## Directive
Copy out only the part that opens with the line containing "What is the" and closes with the line containing "0.33 meters", swapping "black backpack" for "dark backpack" and keeping everything else unchanged.

[Saved data entries]

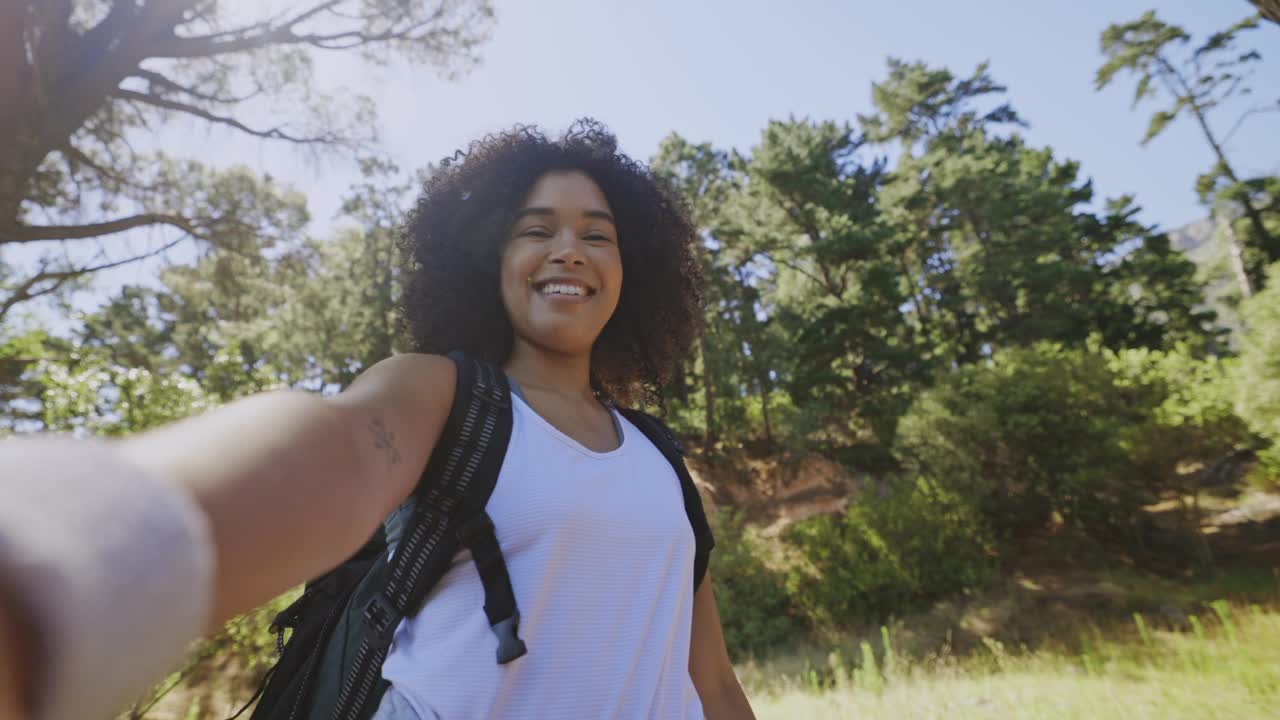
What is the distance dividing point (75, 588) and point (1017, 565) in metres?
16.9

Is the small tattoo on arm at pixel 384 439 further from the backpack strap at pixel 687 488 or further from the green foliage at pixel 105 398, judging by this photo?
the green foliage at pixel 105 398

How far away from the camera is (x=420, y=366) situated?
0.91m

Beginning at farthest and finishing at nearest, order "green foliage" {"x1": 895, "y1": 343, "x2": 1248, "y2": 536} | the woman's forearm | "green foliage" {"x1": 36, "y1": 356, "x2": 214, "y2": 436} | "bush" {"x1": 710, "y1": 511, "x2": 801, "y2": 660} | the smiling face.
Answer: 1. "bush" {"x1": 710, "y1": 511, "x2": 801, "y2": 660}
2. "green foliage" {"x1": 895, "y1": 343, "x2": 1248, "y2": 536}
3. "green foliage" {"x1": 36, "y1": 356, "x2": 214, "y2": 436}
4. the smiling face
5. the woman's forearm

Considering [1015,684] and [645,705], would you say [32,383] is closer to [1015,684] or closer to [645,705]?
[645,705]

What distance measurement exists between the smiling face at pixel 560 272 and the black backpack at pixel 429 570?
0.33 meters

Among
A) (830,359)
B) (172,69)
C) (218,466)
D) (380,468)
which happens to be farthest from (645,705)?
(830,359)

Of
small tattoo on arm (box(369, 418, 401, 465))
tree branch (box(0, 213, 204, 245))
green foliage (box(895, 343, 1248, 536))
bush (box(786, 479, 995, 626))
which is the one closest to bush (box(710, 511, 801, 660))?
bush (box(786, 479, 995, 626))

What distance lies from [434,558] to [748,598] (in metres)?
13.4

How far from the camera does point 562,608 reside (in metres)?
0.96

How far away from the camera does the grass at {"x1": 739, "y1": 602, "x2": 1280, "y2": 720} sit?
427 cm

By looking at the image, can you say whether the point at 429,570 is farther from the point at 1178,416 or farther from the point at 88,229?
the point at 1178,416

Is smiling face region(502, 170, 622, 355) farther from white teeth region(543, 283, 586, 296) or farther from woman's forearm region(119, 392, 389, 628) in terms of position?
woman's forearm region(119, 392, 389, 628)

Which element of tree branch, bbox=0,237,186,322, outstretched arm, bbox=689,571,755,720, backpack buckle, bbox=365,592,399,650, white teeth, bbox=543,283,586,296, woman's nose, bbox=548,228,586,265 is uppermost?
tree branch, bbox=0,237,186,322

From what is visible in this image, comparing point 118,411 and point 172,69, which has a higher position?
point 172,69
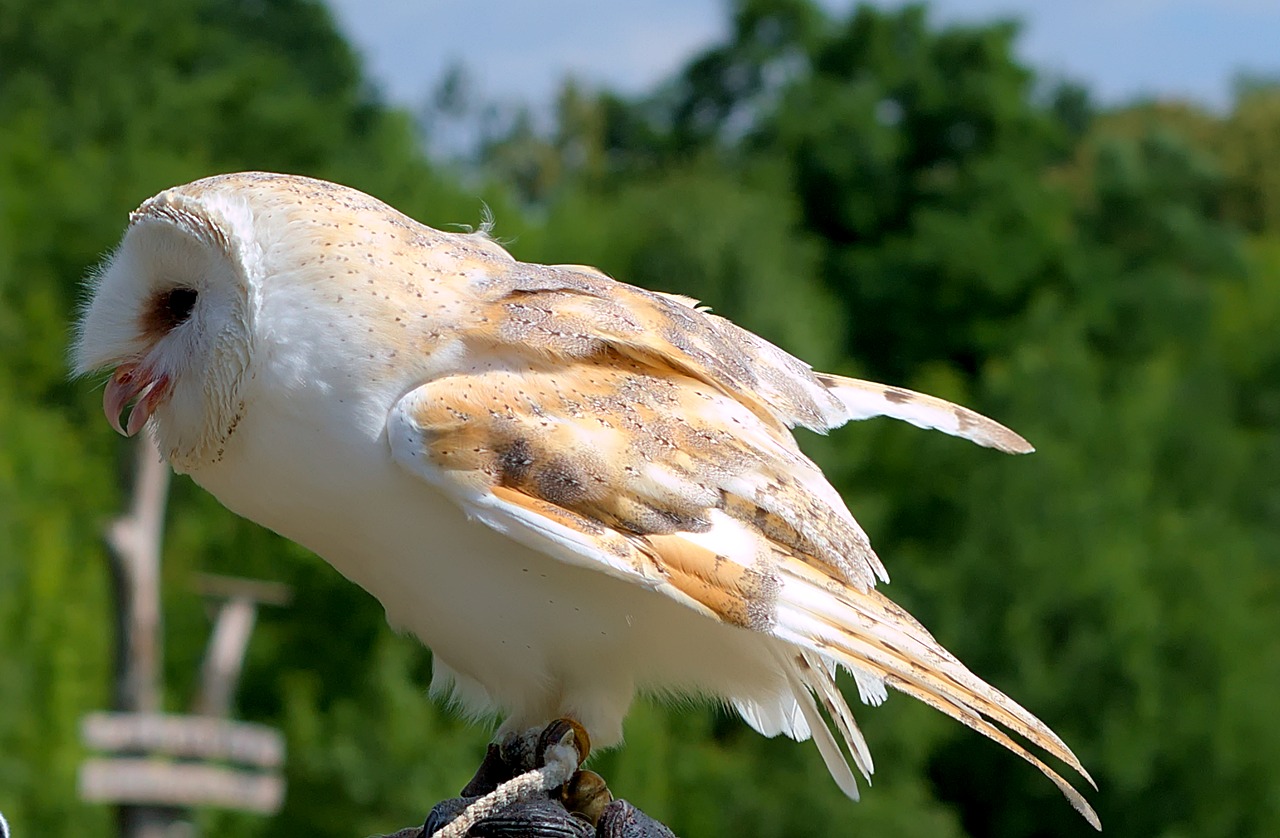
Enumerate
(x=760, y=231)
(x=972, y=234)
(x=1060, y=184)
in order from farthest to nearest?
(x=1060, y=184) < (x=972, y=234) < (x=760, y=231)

...

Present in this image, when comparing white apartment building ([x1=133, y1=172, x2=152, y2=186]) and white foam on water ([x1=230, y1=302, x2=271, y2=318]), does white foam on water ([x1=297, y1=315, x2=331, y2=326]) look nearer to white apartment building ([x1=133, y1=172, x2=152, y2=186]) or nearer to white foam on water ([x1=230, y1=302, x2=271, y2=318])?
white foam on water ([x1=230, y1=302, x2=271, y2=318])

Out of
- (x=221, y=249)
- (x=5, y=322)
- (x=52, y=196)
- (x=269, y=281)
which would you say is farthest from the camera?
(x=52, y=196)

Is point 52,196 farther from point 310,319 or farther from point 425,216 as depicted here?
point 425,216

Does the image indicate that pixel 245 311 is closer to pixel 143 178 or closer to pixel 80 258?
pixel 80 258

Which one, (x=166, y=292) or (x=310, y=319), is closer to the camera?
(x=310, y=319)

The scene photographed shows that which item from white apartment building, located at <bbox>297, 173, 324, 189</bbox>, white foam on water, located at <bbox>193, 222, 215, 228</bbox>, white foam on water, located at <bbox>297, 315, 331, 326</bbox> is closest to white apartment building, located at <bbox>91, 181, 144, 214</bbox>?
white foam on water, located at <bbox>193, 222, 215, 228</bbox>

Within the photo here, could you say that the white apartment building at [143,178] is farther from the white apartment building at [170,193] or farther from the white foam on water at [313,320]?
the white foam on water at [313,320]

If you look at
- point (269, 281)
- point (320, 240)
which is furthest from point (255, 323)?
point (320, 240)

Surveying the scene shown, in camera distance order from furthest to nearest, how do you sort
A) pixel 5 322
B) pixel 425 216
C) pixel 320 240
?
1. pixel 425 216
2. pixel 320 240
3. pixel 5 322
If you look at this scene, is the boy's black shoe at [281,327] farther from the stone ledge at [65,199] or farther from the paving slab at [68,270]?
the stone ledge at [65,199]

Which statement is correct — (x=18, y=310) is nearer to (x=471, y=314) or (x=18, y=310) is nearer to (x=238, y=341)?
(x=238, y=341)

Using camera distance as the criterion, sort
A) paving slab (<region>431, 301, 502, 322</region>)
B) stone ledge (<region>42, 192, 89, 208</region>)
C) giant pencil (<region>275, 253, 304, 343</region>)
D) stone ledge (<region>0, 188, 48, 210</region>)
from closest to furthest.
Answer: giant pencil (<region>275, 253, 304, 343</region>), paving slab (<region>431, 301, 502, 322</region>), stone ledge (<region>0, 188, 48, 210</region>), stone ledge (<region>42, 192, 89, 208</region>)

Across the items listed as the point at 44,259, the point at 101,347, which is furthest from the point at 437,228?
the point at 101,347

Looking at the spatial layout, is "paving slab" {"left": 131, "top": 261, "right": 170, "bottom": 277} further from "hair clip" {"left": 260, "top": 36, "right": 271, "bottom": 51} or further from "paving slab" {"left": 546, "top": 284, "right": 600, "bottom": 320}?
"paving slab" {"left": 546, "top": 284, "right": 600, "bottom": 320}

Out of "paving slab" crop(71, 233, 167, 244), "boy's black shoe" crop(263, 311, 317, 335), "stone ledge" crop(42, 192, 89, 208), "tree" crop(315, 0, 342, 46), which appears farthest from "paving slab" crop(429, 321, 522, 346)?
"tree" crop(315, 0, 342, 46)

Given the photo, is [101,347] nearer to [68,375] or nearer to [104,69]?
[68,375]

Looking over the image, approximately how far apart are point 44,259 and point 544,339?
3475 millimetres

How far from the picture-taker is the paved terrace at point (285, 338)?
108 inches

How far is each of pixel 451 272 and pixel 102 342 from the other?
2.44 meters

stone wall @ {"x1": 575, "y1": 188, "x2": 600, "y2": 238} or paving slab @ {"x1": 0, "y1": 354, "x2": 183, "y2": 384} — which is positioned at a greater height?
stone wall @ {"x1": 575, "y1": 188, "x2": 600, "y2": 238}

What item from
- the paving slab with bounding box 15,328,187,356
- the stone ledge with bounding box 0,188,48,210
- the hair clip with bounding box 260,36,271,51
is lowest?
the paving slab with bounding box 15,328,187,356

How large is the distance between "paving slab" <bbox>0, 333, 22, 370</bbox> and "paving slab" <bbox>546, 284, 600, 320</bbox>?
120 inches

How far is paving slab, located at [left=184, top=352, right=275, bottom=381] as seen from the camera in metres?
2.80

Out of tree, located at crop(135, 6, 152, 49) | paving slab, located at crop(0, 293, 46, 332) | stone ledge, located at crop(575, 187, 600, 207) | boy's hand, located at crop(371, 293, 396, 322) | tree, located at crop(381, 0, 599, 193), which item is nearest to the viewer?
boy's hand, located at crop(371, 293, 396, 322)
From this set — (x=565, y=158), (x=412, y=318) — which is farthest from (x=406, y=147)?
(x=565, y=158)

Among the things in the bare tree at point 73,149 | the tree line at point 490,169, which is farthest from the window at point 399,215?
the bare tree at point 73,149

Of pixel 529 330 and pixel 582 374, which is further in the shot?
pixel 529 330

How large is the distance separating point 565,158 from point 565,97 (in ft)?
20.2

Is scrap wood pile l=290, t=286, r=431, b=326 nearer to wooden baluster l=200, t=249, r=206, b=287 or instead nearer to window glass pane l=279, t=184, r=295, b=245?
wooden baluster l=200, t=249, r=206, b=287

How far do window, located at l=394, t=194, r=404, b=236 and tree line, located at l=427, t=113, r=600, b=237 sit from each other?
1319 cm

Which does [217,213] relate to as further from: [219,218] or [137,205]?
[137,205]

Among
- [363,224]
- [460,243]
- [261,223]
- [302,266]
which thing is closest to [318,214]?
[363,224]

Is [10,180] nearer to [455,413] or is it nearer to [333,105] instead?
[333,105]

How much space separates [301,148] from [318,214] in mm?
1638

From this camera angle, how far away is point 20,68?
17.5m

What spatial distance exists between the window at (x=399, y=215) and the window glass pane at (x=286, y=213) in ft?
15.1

## Task result
What is the distance dividing point (75, 588) and point (1017, 565) in metres?
16.9

Is the small tattoo on arm at pixel 384 439 further from the backpack strap at pixel 687 488 or further from the green foliage at pixel 105 398, judging by this photo?
the green foliage at pixel 105 398

How far away from the camera is (x=420, y=366) situated?
0.91m

Beginning at farthest and finishing at nearest, order "green foliage" {"x1": 895, "y1": 343, "x2": 1248, "y2": 536} | the woman's forearm | "green foliage" {"x1": 36, "y1": 356, "x2": 214, "y2": 436} | "bush" {"x1": 710, "y1": 511, "x2": 801, "y2": 660} | the smiling face.
Answer: 1. "bush" {"x1": 710, "y1": 511, "x2": 801, "y2": 660}
2. "green foliage" {"x1": 895, "y1": 343, "x2": 1248, "y2": 536}
3. "green foliage" {"x1": 36, "y1": 356, "x2": 214, "y2": 436}
4. the smiling face
5. the woman's forearm

Considering [1015,684] and [645,705], would you say [32,383] is closer to [1015,684] or closer to [645,705]?
[645,705]

What distance measurement exists between the smiling face at pixel 560 272 and the dark backpack at pixel 429 570?
0.33 meters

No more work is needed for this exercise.